Обидий приехал через час, еще более важный, чем был всегда и запомнился соученикам по педучилищу. Появился он опять со стороны моста, проехал через гузар. Трошин и Исак-аксакал видели это с веранды второго этажа сельсоветского дома. Они успели обговорить, как надо встретить Обидия, виду не показав, что его ночной заезд к ишану известен.
— А возможно, они родственники? Упросили кумушки-бабушки навестить, передать приветы и подарки…
— Если так, чего тогда ему прятаться? Второй раз появляться со стороны моста.
— Э-э, — сказал Исак-аксакал, — неудобно. Молодой человек, представитель новой власти, и вдруг… такое дело! Кому захочется, чтобы тебя видели, как ты с ишаном обнимаешься?

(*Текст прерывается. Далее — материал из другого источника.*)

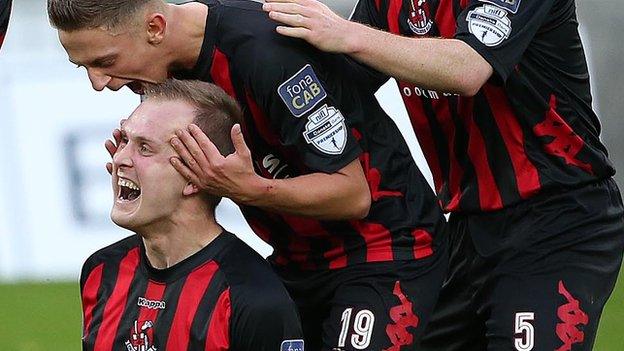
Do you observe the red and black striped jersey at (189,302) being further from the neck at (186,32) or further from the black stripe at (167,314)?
the neck at (186,32)

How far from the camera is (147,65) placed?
4.45m

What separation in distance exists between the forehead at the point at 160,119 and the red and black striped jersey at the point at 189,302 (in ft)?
1.11

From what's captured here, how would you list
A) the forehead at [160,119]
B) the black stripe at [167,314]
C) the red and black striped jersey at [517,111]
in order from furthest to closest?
the red and black striped jersey at [517,111] → the forehead at [160,119] → the black stripe at [167,314]

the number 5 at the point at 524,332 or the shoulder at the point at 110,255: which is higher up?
the shoulder at the point at 110,255

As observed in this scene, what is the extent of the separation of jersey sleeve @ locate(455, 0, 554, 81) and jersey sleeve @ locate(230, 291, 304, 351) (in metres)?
1.00

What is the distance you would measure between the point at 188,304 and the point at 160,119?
537 mm

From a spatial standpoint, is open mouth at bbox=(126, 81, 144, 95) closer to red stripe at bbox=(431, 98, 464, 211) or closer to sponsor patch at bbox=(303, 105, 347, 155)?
sponsor patch at bbox=(303, 105, 347, 155)

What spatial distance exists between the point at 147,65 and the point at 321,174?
60 centimetres

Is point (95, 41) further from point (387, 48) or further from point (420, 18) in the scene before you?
point (420, 18)

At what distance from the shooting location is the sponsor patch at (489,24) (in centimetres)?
459

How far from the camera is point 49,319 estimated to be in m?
9.12

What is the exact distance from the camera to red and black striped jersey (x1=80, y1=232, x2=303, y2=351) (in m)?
4.15

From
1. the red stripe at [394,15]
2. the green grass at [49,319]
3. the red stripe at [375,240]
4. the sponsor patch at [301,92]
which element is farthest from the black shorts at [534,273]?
the green grass at [49,319]

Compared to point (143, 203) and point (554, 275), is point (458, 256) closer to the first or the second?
point (554, 275)
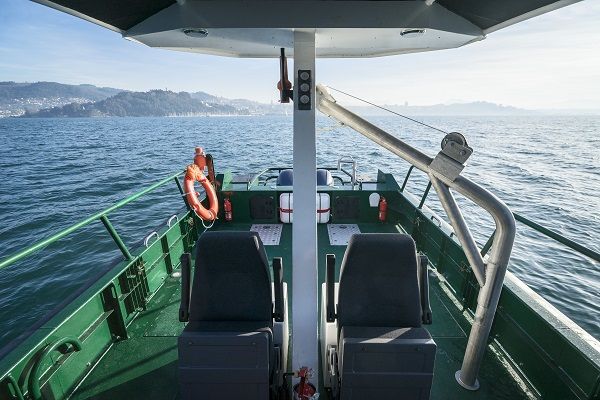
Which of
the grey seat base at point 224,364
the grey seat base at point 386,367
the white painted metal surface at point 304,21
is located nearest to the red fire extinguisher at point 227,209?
the white painted metal surface at point 304,21

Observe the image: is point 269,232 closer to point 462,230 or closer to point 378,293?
point 378,293

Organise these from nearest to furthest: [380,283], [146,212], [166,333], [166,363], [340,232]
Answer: [380,283] → [166,363] → [166,333] → [340,232] → [146,212]

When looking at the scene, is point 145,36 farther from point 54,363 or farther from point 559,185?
point 559,185

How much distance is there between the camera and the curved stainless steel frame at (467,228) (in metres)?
2.69

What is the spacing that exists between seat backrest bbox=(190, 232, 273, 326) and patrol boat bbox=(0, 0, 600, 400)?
0.05ft

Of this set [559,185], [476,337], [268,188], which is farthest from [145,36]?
[559,185]

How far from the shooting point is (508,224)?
265 cm

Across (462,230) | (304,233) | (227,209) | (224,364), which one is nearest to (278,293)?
(304,233)

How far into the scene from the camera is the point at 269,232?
7.38 meters

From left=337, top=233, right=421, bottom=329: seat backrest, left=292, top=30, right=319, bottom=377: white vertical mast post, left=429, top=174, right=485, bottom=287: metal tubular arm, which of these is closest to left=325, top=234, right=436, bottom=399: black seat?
left=337, top=233, right=421, bottom=329: seat backrest

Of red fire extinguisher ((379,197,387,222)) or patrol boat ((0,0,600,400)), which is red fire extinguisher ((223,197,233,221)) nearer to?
patrol boat ((0,0,600,400))

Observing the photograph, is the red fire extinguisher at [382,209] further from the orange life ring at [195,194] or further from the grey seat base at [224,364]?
the grey seat base at [224,364]

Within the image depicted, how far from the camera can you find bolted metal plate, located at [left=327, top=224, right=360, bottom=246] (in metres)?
6.82

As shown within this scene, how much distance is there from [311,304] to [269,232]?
437 centimetres
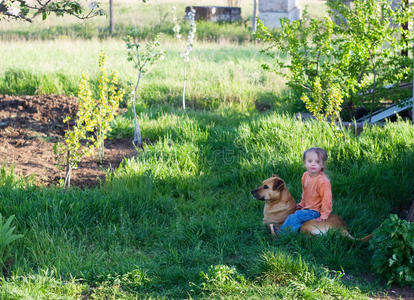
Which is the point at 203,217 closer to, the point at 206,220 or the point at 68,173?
the point at 206,220

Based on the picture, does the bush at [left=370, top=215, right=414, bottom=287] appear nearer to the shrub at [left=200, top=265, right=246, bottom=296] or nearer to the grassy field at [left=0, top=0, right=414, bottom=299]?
the grassy field at [left=0, top=0, right=414, bottom=299]

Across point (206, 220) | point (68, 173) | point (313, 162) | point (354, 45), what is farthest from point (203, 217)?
point (354, 45)

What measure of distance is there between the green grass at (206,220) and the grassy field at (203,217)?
0.05 ft

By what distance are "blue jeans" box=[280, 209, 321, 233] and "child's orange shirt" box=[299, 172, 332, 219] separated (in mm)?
76

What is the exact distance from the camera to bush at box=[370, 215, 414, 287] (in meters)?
4.00

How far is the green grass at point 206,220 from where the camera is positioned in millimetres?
3984

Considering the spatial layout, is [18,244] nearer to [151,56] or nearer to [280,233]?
[280,233]

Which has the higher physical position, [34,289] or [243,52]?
[243,52]

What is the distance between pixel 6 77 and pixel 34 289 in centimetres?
900

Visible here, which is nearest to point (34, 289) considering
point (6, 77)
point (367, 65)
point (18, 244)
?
point (18, 244)

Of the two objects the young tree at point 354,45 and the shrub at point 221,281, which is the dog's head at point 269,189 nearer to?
the shrub at point 221,281

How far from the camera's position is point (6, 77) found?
38.3 feet

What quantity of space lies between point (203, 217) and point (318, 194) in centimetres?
118

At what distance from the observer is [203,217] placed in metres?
5.13
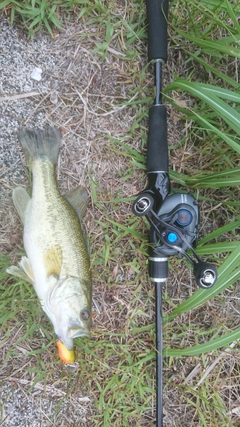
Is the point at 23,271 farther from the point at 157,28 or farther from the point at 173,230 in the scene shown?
the point at 157,28

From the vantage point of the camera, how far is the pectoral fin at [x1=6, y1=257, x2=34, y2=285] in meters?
2.28

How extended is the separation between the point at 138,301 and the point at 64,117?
1172 mm

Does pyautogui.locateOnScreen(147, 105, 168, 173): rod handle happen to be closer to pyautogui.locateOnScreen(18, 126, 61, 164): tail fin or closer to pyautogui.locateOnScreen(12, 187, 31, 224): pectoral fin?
pyautogui.locateOnScreen(18, 126, 61, 164): tail fin

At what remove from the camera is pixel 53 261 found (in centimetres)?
221

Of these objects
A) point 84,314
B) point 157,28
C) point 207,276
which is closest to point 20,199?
point 84,314

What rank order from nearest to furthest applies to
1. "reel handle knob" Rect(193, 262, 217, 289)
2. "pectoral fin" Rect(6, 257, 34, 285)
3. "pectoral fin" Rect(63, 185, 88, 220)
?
"reel handle knob" Rect(193, 262, 217, 289) → "pectoral fin" Rect(6, 257, 34, 285) → "pectoral fin" Rect(63, 185, 88, 220)

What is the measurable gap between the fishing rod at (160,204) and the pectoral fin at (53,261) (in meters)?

А родственников обижать тоже не годится. Восток, вы не знаете, как это у нас расстраивает людей, на всю жизнь могут разойтись…
— Знаю. Я эту землю давно знаю, вдоль и поперек ногами исходил, на коне изъездил. Я ее люблю. Все на ней должно быть по справедливости. Вот поэтому я прошу: не будем показывать Талибу, что знаем про его ночной поворот…
— Это хорошо. В самый раз! Мне это по душе.
— Но… вы не очень-то рассчитывайте на самое лучшее, аксакал. Разные бывают родственники. Одни — по крови, другие — по духу.
— Да, да, понимаю, но думать не хочу. Молодой, уважаемый…
— Встретить его и надо с уважением.
— Найдем самый чистый дом, кормить вкусно будем, по-ходжикентски. Встретим, встретим! Как его зовут?
— Талиб, сын Обида.
— В Хумсане, тут, недалеко, я как раз туда ездил той ночью, когда Нормат чуть не убил мою Кариму, жил писарь, звали Обид. Кличку ему дали Обид-скандалист. Уж очень скандальный был, прямо не разговаривал с людьми, а грыз всех, чуть что. Не его ли это сын?
— Мало ли на земле Обидов?
— Нет, этот, говорят, в Ташкент уехал, где-то там работает секретарем, большим человеком стал. Доскандалился!
— Может, Талиб и сын вашего знакомого.
— Да он такой мой знакомый, как ваш родной брат!
— У вас веселое настроение, аксакал, а вон и представитель едет…
Трошин легко узнал в появившемся джигите коротенького и широкоплечего ночного всадника. Видно, отметил про себя Алексей Петрович, коня он вывел из двора ишана через укромную калиточку сзади, отъехал до висячего пешеходного мостика на краю кишлака, где речка сужалась, подмывая каменный крутой берег, а может быть, еще ниже спустился и где-то там нашел брод, надо выяснить…
— Если он в отца… — покачал головой «аксакал». — Тогда напустите на этого паршивца меня! Может, чего-нибудь для наших детей все же выудим. Не забудьте.
— Теперь вы лучше готовы к встрече, аксакал. Сам буду рад, если ошибаюсь, первый и больше всех, но рано нам от судьбы одних милостей ждать…
— Понимаю. Не слепой. Убийством двух первых учителей, молодых, замечательных ребят, враги сами постарались, открыли нам глаза!
В первый же день, едва начало вечереть, Масуд рассказал Трошину, что Обидий важничал необыкновенно, но это было не самое неожиданное. Среди его упреков — а он больше делал замечаний, чем смотрел и слушал, — прозвучало обвинение в том, что Масуд оскорбил чувство верующих, а это чревато…
— Чем?
— Многим! — сказал Обидий.
— А что вы имеете в виду? То, что я пел с камня рядом с ишаном?
— Ну да… Забрались на святое место со своим дутаром!